Headlights were more than halfway down the lane, and Finney was right—it wasn’t the Cadillac. Hazel bent over, tied her shoes. She ran her fingers through her hair, pulled it into a ponytail, and wrapped it with a rubber band from her wrist. Finney, too, sped up, tying her shoes and straightening her sweater. “You expecting someone?” she asked.
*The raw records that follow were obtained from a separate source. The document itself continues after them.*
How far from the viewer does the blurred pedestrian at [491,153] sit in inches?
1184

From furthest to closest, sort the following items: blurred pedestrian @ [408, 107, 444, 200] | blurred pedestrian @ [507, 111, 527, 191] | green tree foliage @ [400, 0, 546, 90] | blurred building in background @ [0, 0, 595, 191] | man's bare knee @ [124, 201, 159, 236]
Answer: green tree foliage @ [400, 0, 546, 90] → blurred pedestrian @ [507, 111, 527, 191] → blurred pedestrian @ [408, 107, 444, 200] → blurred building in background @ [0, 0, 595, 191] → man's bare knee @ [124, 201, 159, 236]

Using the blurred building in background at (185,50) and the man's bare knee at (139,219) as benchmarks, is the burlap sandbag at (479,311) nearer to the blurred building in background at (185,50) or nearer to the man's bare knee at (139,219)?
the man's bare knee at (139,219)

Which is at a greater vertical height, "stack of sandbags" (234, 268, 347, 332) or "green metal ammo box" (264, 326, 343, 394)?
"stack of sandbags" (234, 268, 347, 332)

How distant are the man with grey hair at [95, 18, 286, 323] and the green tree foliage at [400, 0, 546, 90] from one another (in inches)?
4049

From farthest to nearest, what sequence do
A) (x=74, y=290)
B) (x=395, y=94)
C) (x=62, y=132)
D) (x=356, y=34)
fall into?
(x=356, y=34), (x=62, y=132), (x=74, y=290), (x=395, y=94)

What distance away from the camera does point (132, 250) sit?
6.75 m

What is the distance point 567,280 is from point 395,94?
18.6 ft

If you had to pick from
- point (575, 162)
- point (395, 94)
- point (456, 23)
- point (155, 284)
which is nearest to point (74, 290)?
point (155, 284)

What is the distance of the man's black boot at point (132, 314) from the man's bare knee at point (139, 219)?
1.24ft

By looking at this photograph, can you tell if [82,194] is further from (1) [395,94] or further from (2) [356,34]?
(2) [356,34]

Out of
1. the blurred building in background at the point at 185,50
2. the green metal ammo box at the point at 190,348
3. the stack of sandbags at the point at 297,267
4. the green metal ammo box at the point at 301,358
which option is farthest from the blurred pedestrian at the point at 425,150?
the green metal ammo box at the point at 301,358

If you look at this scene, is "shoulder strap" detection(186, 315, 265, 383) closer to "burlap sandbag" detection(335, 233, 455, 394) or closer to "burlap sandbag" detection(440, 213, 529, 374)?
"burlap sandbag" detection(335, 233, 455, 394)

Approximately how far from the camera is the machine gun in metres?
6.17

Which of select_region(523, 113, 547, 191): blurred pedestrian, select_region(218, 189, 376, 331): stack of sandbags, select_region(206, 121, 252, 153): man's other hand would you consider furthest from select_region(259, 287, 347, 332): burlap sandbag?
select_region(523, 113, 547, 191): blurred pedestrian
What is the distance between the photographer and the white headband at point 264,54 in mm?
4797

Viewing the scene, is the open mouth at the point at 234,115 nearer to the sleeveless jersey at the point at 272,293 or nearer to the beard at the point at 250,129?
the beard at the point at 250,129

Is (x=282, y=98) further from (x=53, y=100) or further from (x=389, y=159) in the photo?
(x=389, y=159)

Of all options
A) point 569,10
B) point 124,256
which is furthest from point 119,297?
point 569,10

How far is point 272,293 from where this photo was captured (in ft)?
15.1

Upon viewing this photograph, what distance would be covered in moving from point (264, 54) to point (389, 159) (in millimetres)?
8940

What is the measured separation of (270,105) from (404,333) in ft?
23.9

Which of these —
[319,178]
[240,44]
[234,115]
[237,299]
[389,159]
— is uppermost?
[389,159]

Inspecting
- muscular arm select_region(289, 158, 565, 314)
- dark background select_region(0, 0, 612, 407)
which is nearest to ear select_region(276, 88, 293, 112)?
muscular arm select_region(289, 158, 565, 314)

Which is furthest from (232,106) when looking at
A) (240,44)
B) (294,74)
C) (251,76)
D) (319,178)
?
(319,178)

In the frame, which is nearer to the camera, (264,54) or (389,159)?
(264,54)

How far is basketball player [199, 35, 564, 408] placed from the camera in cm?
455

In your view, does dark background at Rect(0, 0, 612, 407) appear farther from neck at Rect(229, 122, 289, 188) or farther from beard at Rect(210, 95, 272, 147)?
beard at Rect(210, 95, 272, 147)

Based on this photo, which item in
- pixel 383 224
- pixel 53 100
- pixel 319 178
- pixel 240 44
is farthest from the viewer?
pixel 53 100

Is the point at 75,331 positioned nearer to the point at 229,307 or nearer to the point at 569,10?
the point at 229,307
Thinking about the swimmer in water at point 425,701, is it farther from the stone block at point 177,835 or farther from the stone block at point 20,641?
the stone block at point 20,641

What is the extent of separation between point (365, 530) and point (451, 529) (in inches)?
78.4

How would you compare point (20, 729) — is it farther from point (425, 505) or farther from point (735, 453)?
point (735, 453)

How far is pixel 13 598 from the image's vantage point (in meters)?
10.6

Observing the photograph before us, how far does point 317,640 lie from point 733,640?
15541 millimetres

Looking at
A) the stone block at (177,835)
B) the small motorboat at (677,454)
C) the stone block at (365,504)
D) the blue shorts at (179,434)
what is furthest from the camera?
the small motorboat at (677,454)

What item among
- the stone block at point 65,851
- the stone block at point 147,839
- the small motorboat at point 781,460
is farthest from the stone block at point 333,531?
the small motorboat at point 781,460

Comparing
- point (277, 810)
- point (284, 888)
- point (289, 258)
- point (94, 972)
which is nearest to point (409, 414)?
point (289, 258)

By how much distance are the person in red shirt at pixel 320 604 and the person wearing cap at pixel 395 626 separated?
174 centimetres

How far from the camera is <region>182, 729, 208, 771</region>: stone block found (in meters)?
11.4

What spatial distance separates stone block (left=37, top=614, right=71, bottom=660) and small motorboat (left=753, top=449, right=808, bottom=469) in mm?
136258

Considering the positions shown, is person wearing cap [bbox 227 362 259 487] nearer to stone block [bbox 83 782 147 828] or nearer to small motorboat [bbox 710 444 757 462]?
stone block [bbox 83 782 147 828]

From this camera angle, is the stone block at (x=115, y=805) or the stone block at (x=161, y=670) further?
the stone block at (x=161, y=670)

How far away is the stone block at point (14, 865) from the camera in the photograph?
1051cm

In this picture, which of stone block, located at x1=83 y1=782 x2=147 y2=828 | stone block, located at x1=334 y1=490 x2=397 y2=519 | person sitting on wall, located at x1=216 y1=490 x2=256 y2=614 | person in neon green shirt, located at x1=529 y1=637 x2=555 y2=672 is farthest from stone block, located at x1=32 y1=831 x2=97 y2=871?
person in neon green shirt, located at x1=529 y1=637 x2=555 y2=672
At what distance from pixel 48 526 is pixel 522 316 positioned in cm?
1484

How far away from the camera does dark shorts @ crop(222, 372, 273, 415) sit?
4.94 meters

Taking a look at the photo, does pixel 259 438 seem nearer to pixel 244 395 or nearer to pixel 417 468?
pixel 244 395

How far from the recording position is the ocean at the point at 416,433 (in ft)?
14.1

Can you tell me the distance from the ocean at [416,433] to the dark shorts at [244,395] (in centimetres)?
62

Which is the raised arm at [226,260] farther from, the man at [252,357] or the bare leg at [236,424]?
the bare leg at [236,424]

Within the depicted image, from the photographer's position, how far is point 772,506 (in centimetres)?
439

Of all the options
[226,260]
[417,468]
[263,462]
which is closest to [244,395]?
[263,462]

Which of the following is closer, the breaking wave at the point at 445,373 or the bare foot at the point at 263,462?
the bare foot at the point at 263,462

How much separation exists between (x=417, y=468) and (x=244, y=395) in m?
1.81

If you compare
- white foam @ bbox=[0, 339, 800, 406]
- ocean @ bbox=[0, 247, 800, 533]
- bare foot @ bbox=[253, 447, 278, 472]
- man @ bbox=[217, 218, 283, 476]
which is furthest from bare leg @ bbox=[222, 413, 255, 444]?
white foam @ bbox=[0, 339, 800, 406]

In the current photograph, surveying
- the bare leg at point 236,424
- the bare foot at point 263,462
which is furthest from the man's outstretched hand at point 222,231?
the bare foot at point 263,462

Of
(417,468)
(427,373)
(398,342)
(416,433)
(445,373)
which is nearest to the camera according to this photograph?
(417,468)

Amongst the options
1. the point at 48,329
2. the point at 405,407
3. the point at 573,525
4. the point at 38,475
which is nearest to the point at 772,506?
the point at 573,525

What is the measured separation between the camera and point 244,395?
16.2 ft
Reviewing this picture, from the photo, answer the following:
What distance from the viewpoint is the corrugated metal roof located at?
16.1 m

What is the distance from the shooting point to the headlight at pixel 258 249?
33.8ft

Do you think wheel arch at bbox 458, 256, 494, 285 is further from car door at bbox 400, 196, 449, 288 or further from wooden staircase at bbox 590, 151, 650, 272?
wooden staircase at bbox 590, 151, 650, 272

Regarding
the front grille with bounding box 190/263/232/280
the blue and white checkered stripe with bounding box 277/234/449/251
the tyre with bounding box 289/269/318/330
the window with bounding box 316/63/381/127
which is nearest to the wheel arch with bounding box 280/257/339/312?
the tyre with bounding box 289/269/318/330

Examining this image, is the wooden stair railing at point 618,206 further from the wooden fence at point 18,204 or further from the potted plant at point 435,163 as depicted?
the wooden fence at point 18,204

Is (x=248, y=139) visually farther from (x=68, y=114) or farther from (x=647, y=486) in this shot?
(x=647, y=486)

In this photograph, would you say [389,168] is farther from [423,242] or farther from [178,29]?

“No. Are you?” It would be unbearable if she’d invited him here.
“Hardly. He wouldn’t come if I invited him to a church social.”
The car pulled up in front of the house, and in the sodium light Hazel almost recognized it. It was someone who had been there before, and recently. Yesterday?
The brass doorknob of her bedroom door was cold; the pattern of the hallway rug was a thousand eyes. Hazel turned left and Finney was behind her, humming. They went down the front staircase, passing the silvery ancestors, through the front parlor, past the wide front door with the leaded glass panes, to the side entrance with the heavy lock and the screen. Neither thought to take a coat. They walked out into a bitterly cold, windless December night just as the car pulled into one of the clinic parking spaces and stopped. A man jumped from the driver’s side, shouting, “Miss Hunnicutt, where’s your mama?”
Hazel and Finney stopped on the porch, squinted into the dark to take him in. “Jerome? Is that you?”
“I need your mama, Miss Hazel. Lorraine isn’t doing good, she’s bleeding, where’s Mrs. Hunnicutt?” The young man covered the distance between his car and the porch in two long strides: Jerome Wilson, who played center for the Southside Wildcats, a local star, and Negro.